Start of Provided data
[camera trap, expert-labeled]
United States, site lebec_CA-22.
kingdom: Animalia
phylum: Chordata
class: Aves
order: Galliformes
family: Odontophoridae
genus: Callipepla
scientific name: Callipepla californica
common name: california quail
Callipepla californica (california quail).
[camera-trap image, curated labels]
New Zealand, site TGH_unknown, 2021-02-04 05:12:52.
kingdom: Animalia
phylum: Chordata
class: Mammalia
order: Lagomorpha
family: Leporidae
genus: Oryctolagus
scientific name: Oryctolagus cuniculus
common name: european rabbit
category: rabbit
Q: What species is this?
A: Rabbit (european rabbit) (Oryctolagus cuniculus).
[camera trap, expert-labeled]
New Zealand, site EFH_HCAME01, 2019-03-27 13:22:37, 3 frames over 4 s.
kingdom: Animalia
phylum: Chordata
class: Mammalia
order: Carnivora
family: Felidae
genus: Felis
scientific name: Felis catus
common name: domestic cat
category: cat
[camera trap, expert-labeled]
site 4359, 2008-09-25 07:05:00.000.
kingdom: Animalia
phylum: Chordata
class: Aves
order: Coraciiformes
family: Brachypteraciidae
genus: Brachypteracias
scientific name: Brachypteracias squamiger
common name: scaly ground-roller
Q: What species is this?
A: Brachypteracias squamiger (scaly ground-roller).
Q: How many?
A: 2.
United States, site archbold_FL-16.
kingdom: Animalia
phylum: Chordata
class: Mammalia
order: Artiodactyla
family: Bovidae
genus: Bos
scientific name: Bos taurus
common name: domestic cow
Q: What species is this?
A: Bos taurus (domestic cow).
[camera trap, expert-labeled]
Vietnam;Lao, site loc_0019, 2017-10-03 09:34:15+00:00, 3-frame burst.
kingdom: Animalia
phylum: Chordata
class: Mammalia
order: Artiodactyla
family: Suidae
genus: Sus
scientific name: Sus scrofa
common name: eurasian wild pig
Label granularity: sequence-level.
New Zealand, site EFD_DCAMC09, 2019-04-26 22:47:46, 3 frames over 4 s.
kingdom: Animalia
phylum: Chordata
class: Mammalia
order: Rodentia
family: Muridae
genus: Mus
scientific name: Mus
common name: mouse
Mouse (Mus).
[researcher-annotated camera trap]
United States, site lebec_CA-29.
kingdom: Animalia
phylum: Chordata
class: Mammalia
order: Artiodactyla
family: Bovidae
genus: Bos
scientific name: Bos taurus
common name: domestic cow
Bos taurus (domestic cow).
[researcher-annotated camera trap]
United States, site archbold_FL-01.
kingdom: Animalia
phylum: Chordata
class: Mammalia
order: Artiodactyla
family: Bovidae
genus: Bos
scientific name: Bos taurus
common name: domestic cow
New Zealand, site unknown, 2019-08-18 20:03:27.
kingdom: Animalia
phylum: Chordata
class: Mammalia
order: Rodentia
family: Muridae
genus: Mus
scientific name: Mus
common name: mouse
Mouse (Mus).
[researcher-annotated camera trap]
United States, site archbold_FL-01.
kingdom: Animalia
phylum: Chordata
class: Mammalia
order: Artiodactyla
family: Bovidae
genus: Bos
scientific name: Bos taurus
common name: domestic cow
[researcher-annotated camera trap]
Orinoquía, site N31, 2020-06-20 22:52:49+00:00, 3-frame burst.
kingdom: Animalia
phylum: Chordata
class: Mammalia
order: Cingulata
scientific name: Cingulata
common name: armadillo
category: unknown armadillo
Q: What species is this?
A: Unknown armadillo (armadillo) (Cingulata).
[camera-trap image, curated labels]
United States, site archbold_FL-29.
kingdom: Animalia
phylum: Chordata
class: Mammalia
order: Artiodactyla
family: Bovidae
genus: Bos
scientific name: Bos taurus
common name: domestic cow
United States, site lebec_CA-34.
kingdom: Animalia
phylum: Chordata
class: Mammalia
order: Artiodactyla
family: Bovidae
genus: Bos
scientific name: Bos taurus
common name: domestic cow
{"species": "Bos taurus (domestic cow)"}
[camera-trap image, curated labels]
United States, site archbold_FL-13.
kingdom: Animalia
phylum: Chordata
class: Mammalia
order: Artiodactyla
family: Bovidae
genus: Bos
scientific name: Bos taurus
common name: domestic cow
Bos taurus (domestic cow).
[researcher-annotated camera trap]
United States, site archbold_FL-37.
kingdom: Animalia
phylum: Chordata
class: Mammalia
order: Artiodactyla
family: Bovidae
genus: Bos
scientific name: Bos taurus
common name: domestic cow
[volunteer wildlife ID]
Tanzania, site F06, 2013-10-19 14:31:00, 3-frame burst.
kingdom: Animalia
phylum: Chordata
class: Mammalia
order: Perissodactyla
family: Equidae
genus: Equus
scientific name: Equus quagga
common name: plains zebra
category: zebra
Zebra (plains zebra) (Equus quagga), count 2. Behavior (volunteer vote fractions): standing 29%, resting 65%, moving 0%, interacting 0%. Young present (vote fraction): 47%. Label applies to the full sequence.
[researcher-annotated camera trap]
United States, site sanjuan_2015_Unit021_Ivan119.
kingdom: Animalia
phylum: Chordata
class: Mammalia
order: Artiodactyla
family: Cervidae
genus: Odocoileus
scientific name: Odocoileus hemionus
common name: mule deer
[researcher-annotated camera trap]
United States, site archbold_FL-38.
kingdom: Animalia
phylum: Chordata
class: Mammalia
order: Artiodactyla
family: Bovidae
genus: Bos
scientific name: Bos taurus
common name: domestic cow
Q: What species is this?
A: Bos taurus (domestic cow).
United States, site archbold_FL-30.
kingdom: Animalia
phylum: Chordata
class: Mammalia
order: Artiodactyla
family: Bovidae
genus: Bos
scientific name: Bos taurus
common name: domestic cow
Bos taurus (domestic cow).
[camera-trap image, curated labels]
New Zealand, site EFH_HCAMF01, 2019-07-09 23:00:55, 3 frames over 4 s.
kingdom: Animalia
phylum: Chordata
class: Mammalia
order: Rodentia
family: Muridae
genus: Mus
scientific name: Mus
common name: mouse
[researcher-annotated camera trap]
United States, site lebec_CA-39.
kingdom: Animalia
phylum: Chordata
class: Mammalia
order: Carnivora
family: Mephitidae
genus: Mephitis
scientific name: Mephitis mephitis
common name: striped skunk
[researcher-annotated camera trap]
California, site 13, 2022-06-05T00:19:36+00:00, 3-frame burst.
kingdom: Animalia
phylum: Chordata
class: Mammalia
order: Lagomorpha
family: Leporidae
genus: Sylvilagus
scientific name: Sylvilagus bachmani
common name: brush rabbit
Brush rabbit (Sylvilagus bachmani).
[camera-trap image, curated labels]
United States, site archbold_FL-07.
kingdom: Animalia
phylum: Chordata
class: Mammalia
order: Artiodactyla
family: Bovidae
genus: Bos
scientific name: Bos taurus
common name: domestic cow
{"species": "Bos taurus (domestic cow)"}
End of Provided data
_Directions_
Track down every line of the material containing the string "over", and copy it.

_Exercise answer_
New Zealand, site EFH_HCAME01, 2019-03-27 13:22:37, 3 frames over 4 s.
New Zealand, site EFD_DCAMC09, 2019-04-26 22:47:46, 3 frames over 4 s.
New Zealand, site EFH_HCAMF01, 2019-07-09 23:00:55, 3 frames over 4 s.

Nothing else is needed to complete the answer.